The ‘fair’ price of water

The ‘fair’ price of water

There is one law that has applied in every society and almost throughout human history. The law of supply and demand. It is simple and does not need legislation. It creates what Austrian economist and academic Friedrich Hayek called “spontaneous order” and solves the problem of scarcity.

This law was “abolished” by force in the countries where communism prevailed. It was then decided that what used to be determined by countless human transactions should be centrally defined by the state. The “wise” bureaucracy of the Communist Party would know the needs of each home and would “fairly” distribute the products.

The system proved disastrous, and not only because it created massive corruption. During the 1930s, millions of people died of starvation in Ukraine (Holodomor), in a region that is Europe’s largest grain producer. Of course, in totalitarian regimes human lives do not count for much. These regimes collapse because the state spends more and more money to maintain the bureaucracy, which – even if it were not corrupt – has to do what millions of free people can do for no cost whatsoever, through their normal transactions.

The USSR eventually faded away, but not the ideologies that created it. These can be traced even to “liberal” governments like our own. The “new unified framework of rules (Government Gazette 5438/B) that should govern the pricing of water” provides the following earth-shattering provisions: “The pricing should be established in such a way that the total revenue covers the provider’s costs.” In other words, the government legislated what even the kiosk owner on Syntagma Square knows, that is, that revenues must be equal to or exceed costs. And if this provision is laughable, the pricing of irrigation water (where we have the greatest consumption of water at 85% of the total) is even more absurd. It is provided that “irrigation water will have a basic low charge per hectare and a variable one: To determine the variable fee, the type of cultivation and the comparative evaluation of similar cultivations may be taken into account to assess the rational use of water.”

How exactly will this work? Will farmers declare what they are going to plant so that the “fair” water price will be set? And if – as happens – they declare less to achieve the minimum price, what will the “wise men” of the state do? There will definitely be penalties for those breaking the law. Since these will not work either, the relevant ministers will start announcing “stricter” penalties every year. And how will the state check each farmer’s production to ensure he gets a “fair” price for water? It’s quite simple: The government will create yet another state entity, one of those we add on a long list after every bankruptcy. It will be called something like the “Farmers’ Fair Water Management and Environmental Footprint Organization” and its head will announce – every now and then – the organization’s awesome achievements: “After careful inspections by our organization, it was found that a farmer who said he would plant cucumbers sowed wheat, causing a loss of thousands of euros to the local water company.”
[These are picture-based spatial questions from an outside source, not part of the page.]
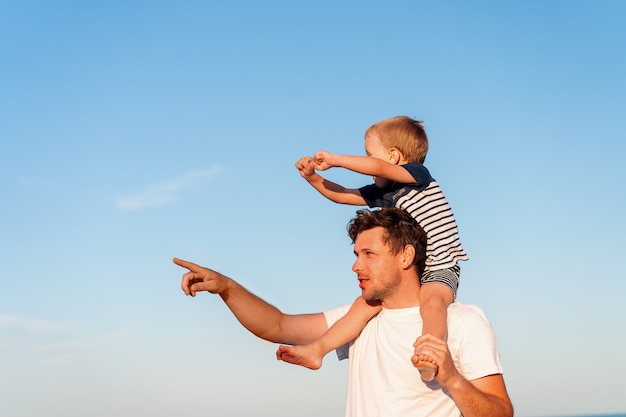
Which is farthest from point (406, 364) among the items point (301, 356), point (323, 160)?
point (323, 160)

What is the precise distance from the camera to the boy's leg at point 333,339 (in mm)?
6273

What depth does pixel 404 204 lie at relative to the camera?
21.7 feet

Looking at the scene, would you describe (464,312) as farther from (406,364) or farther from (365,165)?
(365,165)

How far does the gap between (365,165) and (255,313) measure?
144cm

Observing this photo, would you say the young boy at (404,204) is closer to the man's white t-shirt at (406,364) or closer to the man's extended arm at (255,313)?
the man's white t-shirt at (406,364)

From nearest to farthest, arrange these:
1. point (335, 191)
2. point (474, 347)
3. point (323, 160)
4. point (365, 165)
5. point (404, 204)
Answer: point (474, 347), point (365, 165), point (323, 160), point (404, 204), point (335, 191)

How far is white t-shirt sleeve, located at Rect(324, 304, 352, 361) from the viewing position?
6.72m

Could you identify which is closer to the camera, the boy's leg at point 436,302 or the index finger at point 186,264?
the boy's leg at point 436,302

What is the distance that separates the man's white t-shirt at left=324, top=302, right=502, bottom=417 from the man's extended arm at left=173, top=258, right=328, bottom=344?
0.50 meters

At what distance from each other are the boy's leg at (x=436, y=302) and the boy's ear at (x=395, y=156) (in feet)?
3.14

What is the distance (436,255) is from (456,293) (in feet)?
1.10

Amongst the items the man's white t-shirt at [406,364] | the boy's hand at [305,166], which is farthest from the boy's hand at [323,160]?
the man's white t-shirt at [406,364]

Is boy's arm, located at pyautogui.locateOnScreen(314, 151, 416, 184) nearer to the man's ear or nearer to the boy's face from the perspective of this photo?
the boy's face

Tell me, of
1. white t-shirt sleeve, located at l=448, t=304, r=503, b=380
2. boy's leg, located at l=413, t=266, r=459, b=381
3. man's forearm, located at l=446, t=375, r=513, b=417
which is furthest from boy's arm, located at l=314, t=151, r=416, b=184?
man's forearm, located at l=446, t=375, r=513, b=417
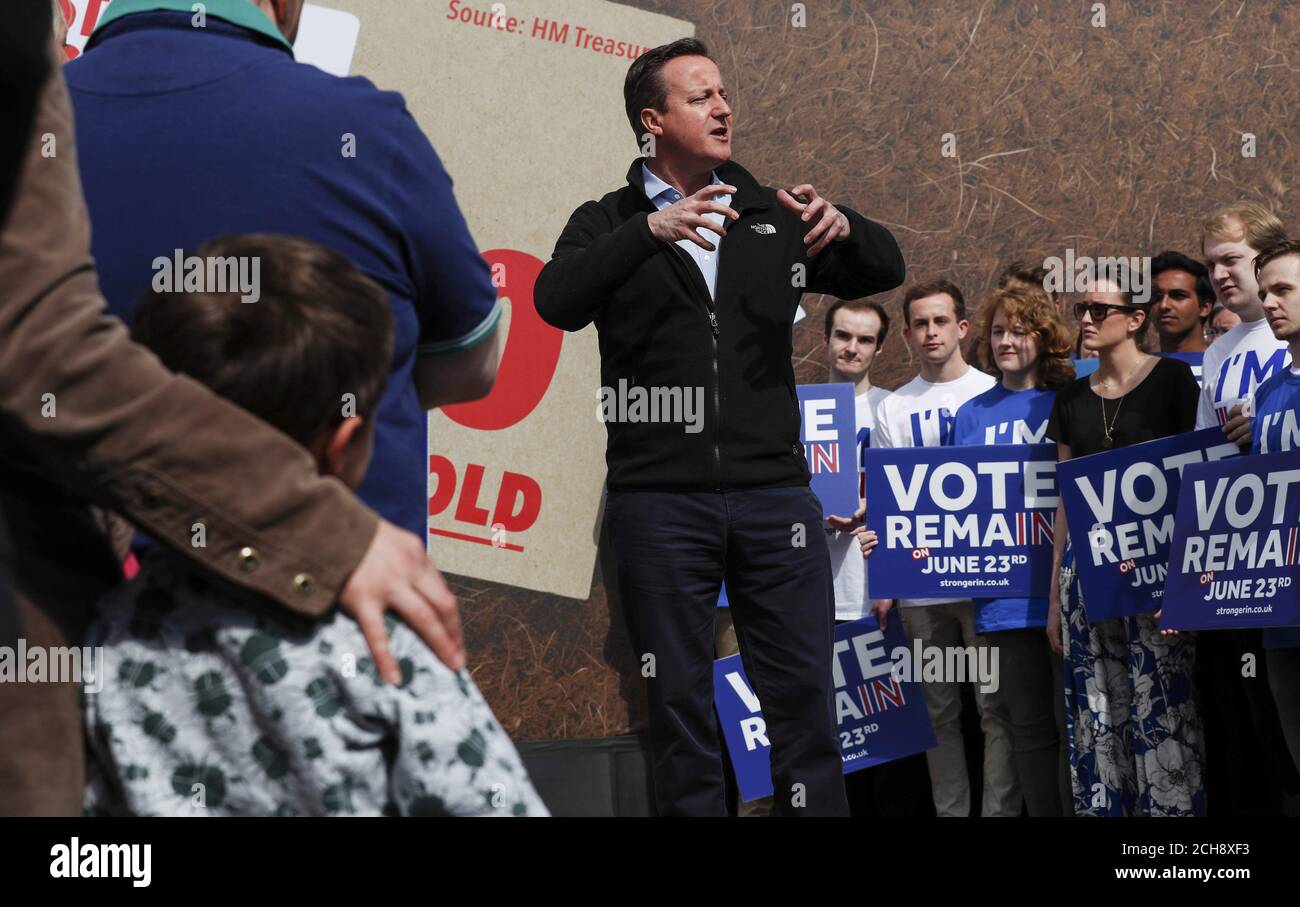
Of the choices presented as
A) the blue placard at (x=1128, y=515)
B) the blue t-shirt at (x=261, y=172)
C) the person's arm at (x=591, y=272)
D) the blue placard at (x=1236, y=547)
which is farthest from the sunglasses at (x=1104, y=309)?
the blue t-shirt at (x=261, y=172)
There is of course the simplest solution: For the state to become truly effective and let the municipalities do their job and assume their responsibilities. And if they go bankrupt, the government will impose a major fiscal tightening. The simplest solution will ultimately prevail: the Greek way of doing things. That is, the provision in question will become one more of the many pieces of legislation that end up in the wastebasket, while the problems worsen.